How to resolve a many to many relationship? Bridge Table or Utilize the same fact table?
3 posters
Page 1 of 1
How to resolve a many to many relationship? Bridge Table or Utilize the same fact table?
Hi everyone,
I'm new to dimensional modeling so please bear with me.
The question is how to resolve a many to many relationship between a fact and dimension table.
The business case is that we have an unemployment counselor who will review a case and refer the case (claimant) to one or more services. Services can be additional counseling, school, etc. lets say we have 20 different services.
Design #1: Utilizes a bridge table.
Service Dimension table with columns Service_id (surrogate key), Service Code and Service Description columns
Claimant Case Review Fact table with columns Claimant_Case_Review_id(lets assume I used a surrogate key on the fact table to make things easier), review start date, review end date, referred to services date, completed services date, exempt from services flag.
Service Claimant Case Review Bridge table with foreign keys Service_id and Claimant_Case_Review_id.
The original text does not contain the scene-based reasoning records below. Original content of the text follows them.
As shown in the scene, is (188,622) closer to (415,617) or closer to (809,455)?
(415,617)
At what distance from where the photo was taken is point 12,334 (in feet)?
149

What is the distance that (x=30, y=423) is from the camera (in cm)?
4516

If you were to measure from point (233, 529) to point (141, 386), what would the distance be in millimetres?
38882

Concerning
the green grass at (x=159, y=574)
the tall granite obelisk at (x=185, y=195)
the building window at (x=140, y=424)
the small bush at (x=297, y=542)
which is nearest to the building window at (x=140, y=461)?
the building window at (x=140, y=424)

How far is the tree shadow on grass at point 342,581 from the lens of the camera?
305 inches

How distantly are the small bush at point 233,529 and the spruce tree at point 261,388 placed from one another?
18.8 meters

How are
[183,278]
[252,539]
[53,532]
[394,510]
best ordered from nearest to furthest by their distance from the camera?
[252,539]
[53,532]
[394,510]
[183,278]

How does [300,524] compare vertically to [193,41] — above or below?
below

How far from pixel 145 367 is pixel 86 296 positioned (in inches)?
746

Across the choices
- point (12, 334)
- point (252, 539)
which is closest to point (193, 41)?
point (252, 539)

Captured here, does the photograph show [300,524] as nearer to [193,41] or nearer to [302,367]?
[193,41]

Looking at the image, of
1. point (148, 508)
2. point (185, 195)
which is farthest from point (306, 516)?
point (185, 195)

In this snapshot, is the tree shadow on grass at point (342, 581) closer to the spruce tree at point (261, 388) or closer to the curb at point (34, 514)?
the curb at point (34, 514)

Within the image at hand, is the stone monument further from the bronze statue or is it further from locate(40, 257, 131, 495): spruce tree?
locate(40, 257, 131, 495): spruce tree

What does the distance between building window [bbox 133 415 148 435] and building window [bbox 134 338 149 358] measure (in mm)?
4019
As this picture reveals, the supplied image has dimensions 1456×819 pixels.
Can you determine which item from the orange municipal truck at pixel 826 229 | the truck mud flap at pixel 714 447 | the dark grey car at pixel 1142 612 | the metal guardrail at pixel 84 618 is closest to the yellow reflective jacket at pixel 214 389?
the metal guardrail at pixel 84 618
Lets assume I have load_date and a time dimension.
For example if the case was referred to 3 services then the fact table will have 1 record and the bridge table will have 3 records.
Design #2: Utilize the fact table
Service Dimension table with columns Service_id (surrogate key), Service Code and Service Description columns
Claimant Case Review Fact table with columns Claimant_Case_Review_id(lets assume I used a surrogate key on the fact table to make things easier), Service_id (foreign key), review start date, review end date, referred to services date, completed services date, exempt from services flag.
For example, if the case was referred to 3 services the fact table will create 3 rows (one for each service). The rationale behind this design is that since services and the review are tightly couple and the business is seamless that it will be ok to save the records in the fact table. Also if we selected Design #1 then in order to get the services for a particular case review an expensive join will have to occur between the fact and bridge table (which is like joining two fact tables which is considered taboo). With Design #2 if the same question was ask, one wouldn't have to do any join. Also with Design #1 the bridge table will be growing faster than your fact table when fact tables are suppose to be the one growing.
I'm not saying I agree with Design #1 or Design #2 it just seem #2 had some strong points. I wanted to go along with #1 because its a clean design and that's what the Data Warehouse toolkit recommends (I believe).
Please tell me the pros and and cons to both and in what scenario I should use one over the other.
Thanks!
I'm new to dimensional modeling so please bear with me.
The question is how to resolve a many to many relationship between a fact and dimension table.
The business case is that we have an unemployment counselor who will review a case and refer the case (claimant) to one or more services. Services can be additional counseling, school, etc. lets say we have 20 different services.
Design #1: Utilizes a bridge table.
Service Dimension table with columns Service_id (surrogate key), Service Code and Service Description columns
Claimant Case Review Fact table with columns Claimant_Case_Review_id(lets assume I used a surrogate key on the fact table to make things easier), review start date, review end date, referred to services date, completed services date, exempt from services flag.
Service Claimant Case Review Bridge table with foreign keys Service_id and Claimant_Case_Review_id. Lets assume I have load_date and a time dimension.
For example if the case was referred to 3 services then the fact table will have 1 record and the bridge table will have 3 records.
Design #2: Utilize the fact table
Service Dimension table with columns Service_id (surrogate key), Service Code and Service Description columns
Claimant Case Review Fact table with columns Claimant_Case_Review_id(lets assume I used a surrogate key on the fact table to make things easier), Service_id (foreign key), review start date, review end date, referred to services date, completed services date, exempt from services flag.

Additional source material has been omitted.